トラ恋!秘めた想い--side.理香---2
「どしたの、あいつ?」
少し呆れたように健一さんが言う。
「さっぱり分かりません。球技大会で疲れてるんじゃないですか、色々と」
後ろに手を組む私が前を見据えたまま答えると、健一さんはひとつ浅い溜息をついた。
「どうにかならんかね、あいつのすぐ内に籠っちまう性格」
「ホントですよ。…兄はこんなにしっかりしてて…カッコイイのに……」
「え? なんて?」
「な、なんでもないですっ!」
「そうか? 兄がどうとか言わなかったか? …まぁいいや。それはそうと、理香ちゃん」
「は、はい?」
不意に目が合って、思わずドキッとした。
健一さんの目が、今までほとんど見たことのない真剣さを含んでいたから。
何を言われるのかは、だいたい予想がついたけれど。
「孝次を、頼むよ。あいつには理香ちゃんしかいないんだから」
私は初めて、答えに詰まった。
いつもなら笑って「はいはい」と答えていたのに。
もし、孝次が叶絵とくっついたら、健一さんは……
少しは私のこと、考えてくれるのかな……
「…ちゃん。
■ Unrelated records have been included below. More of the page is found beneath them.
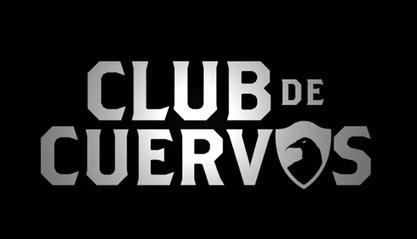 File:Club de cuervos logo.jpg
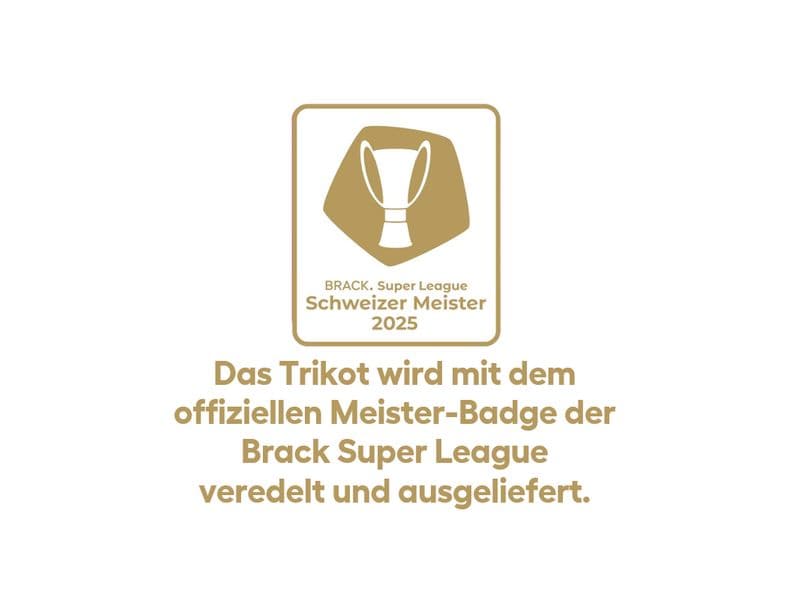 FC Basel Away Jersey Junior 25/26 116, Lavendel Auswärtstrikot des FC Basel für die Saison 2025/26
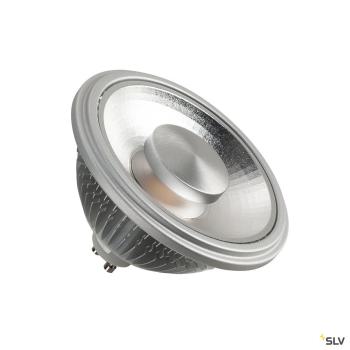  Source LED, QPAR111, GU10, 13W 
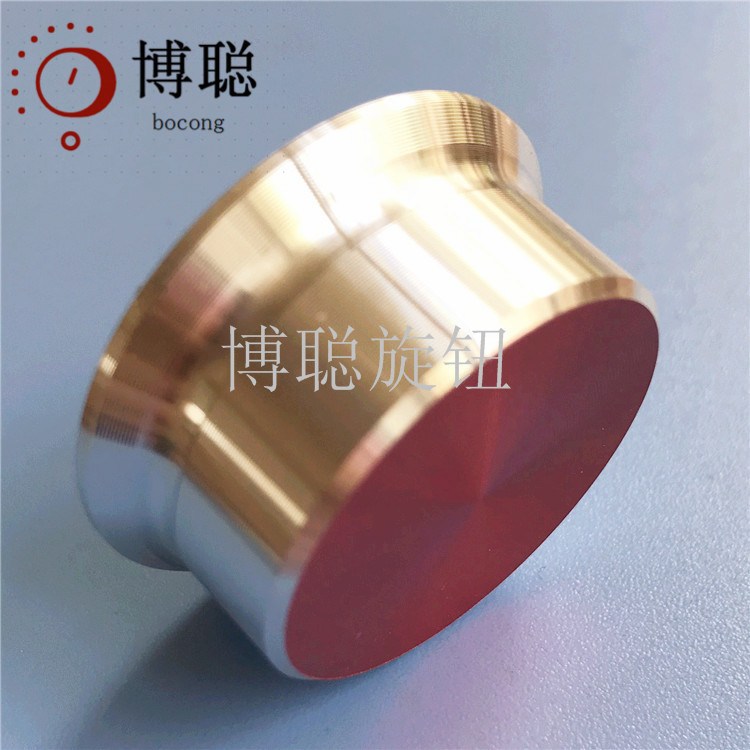 ����ֱ��˫ɫ���Ͻ�ñ�͵�λ����ť ���������ɫ�⾶30-35��15mm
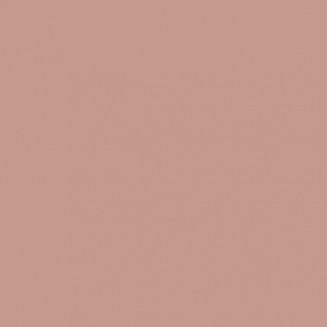 Pupa Daily Defender Fluido Protettivo Colorato 7 Fattori SPF50 30 ml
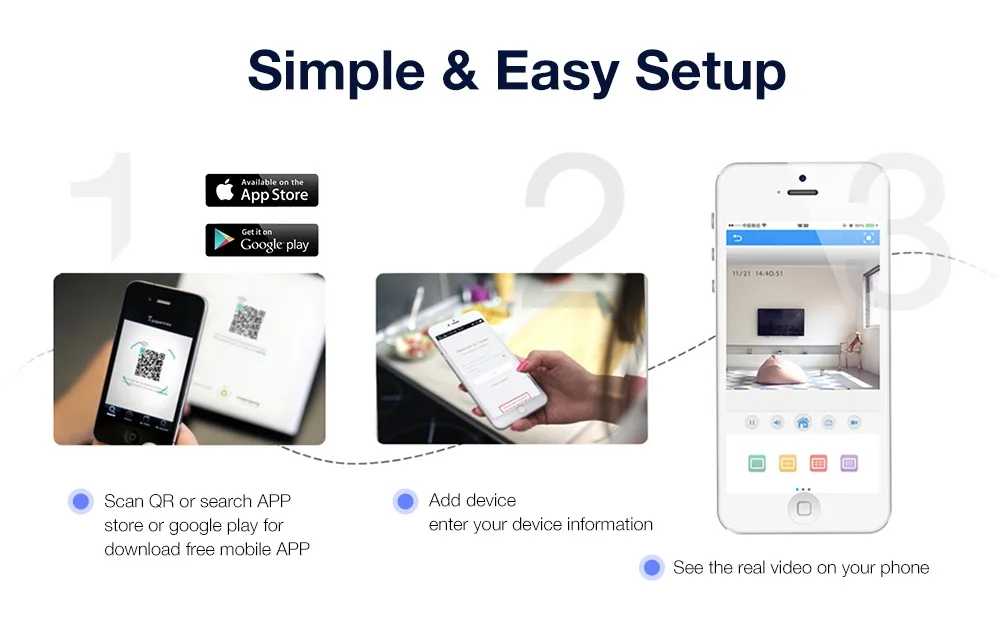 App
……理香ちゃん?」
「はっ、なんですか?」
「どした? 思いつめたみたいな顔しちゃって」
「別に…なんでもないです」
「…そっか。じゃ、行こうか」
「はい」
顔を合わせればいつも言われる。
孝次を頼む、と。
私の気持ちも知らずに………いや、もしかしたら知ってて言ってるのかもしれないけど。
葉池健一。孝次の兄。私の、初恋の人。
いつか、この気持ちが伝えられる日が来たらいいなと、心の片隅で小さく思う。